A estas alturas empieza a dar toda la sensación de que con el ‘brexit’
el Reino Unido se ha pegado no uno, sino varios tiros en sus muchos
pies. Y el que tiene todas las papeletas para adjudicarse el plomazo
gordo, el tiro de los tiros, es el privilegiado Gibraltar. Hasta dónde
llegará el desconsuelo y la furia por el autodisparo que ha llevado a
los tabloides y algunos creadores de opinión británicos a contemplar la
posibilidad de una guerra con España por la Roca; guerra que
naturalmente ganaría el Reino Unido, como hizo con las Malvinas y la
Invencible (mal andan tus cosas cuando echas mano de referentes tan
remotos, en el espacio o en el tiempo).
Eso sí: algunos de los
belicistas, en un rapto de honestidad intelectual infrecuente en los de
su especie, sitúan la garantía de la victoria en el apoyo
estadounidense, una forma de reconocer que desde hace mucho tiempo el
orgulloso Imperio Británico sólo resulta operativo con respiración
asistida desde Washington, como la tuvo frente a la machada inútil de
Galtieri, y bien que supo corresponder Tony Blair cuando George W. Bush
le reclamó la deuda para ir a Irak.
Es de suponer, y de esperar, que el ardor guerrero se enfriará, y que
la cauta respuesta de las autoridades españolas y europeas conducirá
este asunto, como todos los que forman parte de la negociación de salida
de los británicos (salida decidida por ellos, tocará recordarlo una y
otra vez), a los términos razonables que corresponden entre vecinos con
intereses comunes pero ya no coincidentes. Nadie debe perjudicar porque
sí al otro, y nadie puede contar con seguir apoyándose en la solidaridad
de quien ya es otra cosa.
Los tambores de guerra que hacen sonar esos británicos
preliminarmente agraviados por lo que aún no se ha producido pueden
apuntar a España, a Europa o a la Alianza Galáctica. No cambiarán el
hecho de que quienes han decidido entrar en conflicto con su historia,
su geografía y su futuro son los propios británicos, en una decisión
soberana que los demás hemos de respetar pero que a ellos les toca
arrostrar, con todas las rebajas y mutaciones que implica, salvo
aquellas que sean capaces de evitar ofreciendo las adecuadas
contrapartidas, y no esas amenazas que dan en lanzar a diestro y
siniestro, como si se dirigieran a una hueste de cipayos sujetos a
alguna forma de subordinación o sumisión a sus instrucciones.

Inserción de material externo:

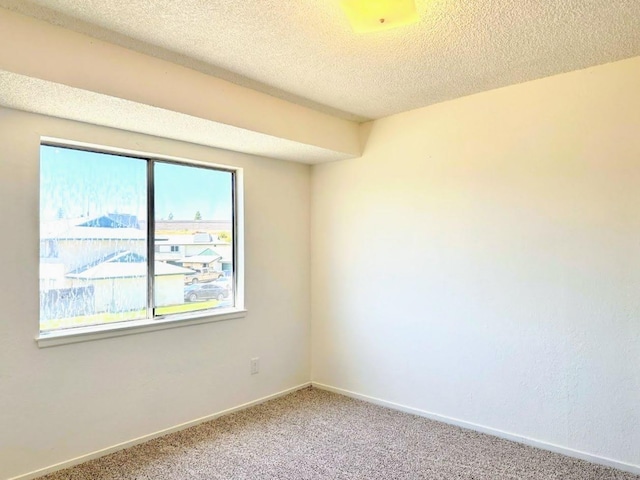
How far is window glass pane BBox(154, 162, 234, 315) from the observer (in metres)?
3.12

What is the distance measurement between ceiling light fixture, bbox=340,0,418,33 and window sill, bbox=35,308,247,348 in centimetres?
225

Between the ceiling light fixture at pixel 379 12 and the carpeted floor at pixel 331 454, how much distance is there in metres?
2.26

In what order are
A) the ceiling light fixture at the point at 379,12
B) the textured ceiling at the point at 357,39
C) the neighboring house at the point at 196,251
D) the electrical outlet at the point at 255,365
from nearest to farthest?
the ceiling light fixture at the point at 379,12 → the textured ceiling at the point at 357,39 → the neighboring house at the point at 196,251 → the electrical outlet at the point at 255,365

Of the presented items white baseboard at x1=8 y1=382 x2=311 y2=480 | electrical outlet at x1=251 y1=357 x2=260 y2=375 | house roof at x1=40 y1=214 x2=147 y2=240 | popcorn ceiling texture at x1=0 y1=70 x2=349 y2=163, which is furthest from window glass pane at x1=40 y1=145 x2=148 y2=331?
electrical outlet at x1=251 y1=357 x2=260 y2=375

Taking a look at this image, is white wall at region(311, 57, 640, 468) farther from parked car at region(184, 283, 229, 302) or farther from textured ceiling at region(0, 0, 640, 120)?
parked car at region(184, 283, 229, 302)

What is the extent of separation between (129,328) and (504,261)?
249 centimetres

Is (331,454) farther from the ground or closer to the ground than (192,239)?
closer to the ground

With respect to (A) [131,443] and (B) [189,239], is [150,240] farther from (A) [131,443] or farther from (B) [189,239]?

El caso, y sus primeros compases, bien pueden servir de orientación a
aquellos otros que se plantean un futuro idílico por la vía de romper
sus lazos y vínculos con quienes los mantienen desde mucho antes de que
el Reino Unido entrara en la UE. No se trata de desquite, no se trata de
rencor o represalia: se trata de que quien se va, se va, y no se queda
sólo para lo que le conviene. Es muy simple.